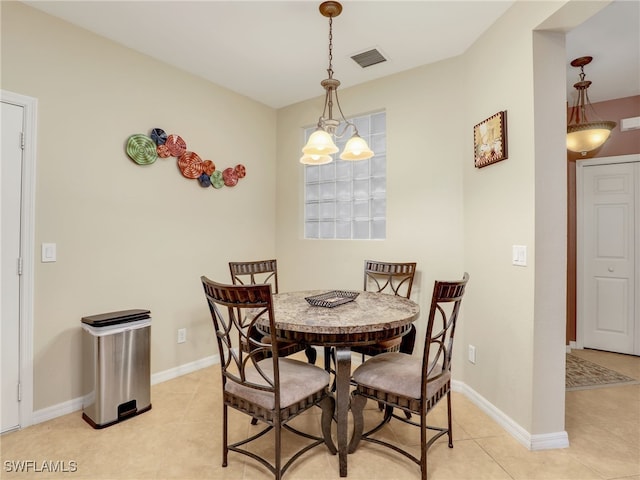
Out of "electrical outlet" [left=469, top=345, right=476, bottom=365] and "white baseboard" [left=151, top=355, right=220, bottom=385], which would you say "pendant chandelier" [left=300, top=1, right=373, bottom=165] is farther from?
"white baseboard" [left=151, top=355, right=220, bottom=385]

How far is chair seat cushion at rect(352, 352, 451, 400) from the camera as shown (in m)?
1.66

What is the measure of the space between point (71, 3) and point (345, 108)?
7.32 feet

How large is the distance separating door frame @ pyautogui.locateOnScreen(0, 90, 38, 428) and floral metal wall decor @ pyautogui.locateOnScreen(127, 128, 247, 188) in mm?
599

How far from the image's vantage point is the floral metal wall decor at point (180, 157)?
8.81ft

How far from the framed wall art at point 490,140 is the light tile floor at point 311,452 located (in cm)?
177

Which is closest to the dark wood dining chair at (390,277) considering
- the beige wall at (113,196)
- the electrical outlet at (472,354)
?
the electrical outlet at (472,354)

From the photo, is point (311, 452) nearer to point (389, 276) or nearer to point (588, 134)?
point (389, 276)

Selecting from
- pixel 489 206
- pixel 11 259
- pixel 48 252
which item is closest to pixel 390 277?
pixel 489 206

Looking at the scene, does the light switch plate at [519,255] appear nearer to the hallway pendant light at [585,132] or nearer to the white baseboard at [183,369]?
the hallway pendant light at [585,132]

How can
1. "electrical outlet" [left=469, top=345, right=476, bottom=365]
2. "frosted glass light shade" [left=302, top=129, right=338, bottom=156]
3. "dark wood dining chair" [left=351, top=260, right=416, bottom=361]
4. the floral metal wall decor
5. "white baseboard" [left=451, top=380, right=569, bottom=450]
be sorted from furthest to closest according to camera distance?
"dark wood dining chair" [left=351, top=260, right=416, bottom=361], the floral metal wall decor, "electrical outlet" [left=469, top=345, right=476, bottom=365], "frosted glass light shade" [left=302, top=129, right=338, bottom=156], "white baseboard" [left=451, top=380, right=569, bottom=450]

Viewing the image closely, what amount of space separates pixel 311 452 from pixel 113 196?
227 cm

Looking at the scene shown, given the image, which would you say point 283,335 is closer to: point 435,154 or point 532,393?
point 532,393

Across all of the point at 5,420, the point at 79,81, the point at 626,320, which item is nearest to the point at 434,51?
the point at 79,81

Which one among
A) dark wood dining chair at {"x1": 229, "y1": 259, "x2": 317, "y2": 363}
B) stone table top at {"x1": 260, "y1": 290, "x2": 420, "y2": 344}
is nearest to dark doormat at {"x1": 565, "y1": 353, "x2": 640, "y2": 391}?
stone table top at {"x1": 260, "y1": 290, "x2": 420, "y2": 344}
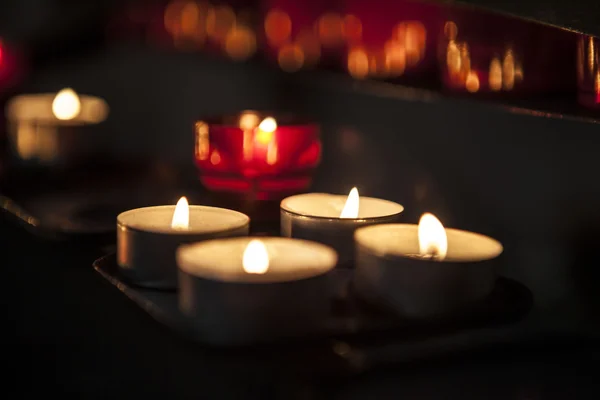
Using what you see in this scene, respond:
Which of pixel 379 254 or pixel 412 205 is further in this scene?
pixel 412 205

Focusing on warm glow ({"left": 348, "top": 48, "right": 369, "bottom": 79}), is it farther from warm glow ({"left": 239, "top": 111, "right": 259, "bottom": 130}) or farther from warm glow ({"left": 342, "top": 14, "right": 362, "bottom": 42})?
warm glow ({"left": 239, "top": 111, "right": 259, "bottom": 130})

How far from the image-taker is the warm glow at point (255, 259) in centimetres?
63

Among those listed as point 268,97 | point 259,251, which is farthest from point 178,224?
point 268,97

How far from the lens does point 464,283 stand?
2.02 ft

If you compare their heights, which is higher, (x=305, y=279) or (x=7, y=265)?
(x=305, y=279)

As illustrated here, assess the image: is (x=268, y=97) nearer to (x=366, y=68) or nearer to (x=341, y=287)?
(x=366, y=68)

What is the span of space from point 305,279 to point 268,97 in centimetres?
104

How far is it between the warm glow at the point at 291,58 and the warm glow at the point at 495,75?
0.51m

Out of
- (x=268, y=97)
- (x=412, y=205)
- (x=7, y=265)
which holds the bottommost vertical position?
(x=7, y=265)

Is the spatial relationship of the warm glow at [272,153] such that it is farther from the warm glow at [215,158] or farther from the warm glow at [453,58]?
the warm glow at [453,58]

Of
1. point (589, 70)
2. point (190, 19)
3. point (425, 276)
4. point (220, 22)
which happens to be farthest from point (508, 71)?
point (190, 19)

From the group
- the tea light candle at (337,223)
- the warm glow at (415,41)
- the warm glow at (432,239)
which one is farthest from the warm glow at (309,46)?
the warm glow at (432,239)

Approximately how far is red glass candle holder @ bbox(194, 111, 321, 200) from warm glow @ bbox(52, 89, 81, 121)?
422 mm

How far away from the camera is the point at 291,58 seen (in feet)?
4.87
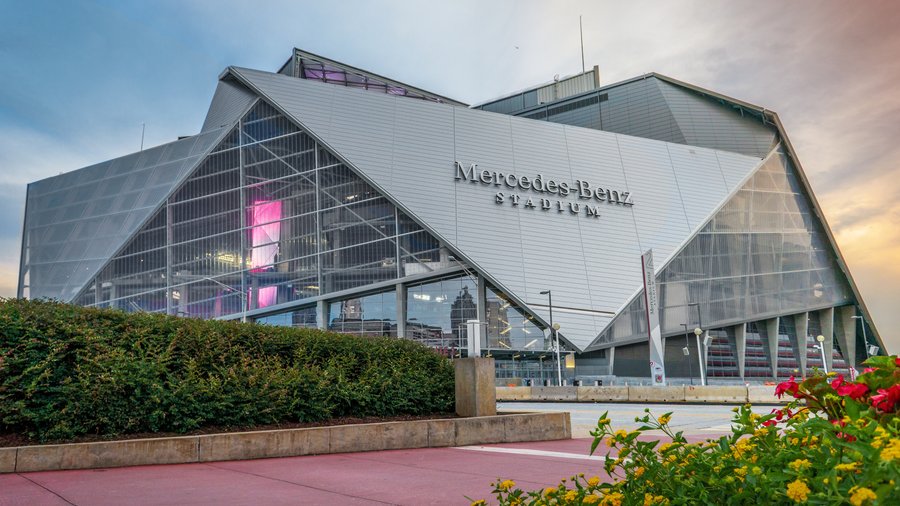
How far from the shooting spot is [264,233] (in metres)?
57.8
* * *
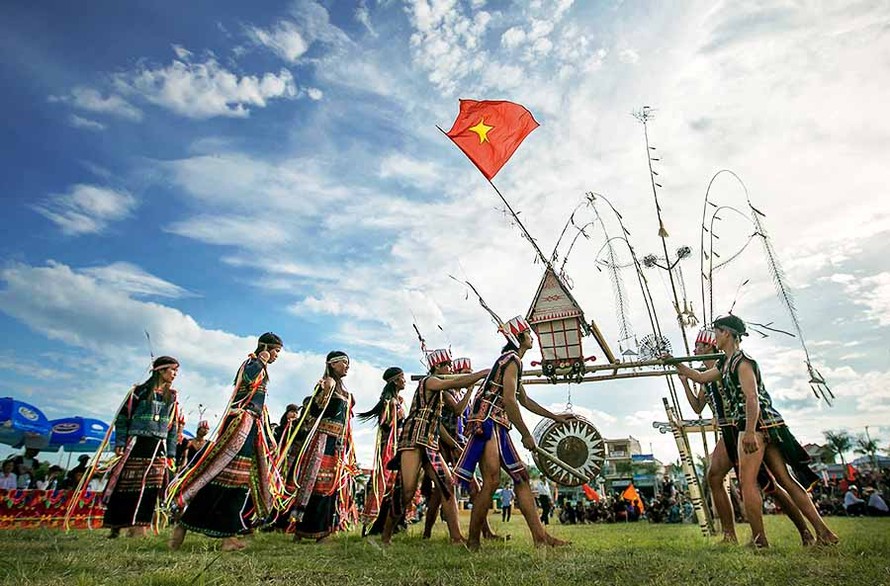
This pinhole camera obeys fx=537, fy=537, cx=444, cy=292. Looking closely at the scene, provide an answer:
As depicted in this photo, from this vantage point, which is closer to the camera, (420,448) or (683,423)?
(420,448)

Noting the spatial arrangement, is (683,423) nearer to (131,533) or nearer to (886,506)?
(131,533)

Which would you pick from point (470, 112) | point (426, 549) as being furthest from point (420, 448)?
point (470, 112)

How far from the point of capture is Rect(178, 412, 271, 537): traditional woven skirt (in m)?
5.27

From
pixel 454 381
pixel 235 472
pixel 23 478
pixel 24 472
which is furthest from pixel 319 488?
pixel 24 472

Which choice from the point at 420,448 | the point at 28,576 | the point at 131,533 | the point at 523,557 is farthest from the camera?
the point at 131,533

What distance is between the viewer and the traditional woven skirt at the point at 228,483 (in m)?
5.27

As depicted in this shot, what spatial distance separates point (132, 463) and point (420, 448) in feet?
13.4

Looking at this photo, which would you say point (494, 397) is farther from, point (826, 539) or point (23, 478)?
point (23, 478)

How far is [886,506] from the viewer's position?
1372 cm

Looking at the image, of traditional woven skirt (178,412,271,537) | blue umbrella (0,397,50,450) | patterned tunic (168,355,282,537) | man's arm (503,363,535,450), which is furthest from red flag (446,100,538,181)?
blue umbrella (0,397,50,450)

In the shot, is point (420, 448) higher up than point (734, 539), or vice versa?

◆ **WRITTEN INSTRUCTION**
Collect every line of the listing above that contains the string "position", matching case exactly.

◆ **PROBLEM SOLUTION**
which holds the bottommost vertical position?
How far is [886,506] from the viewer's position?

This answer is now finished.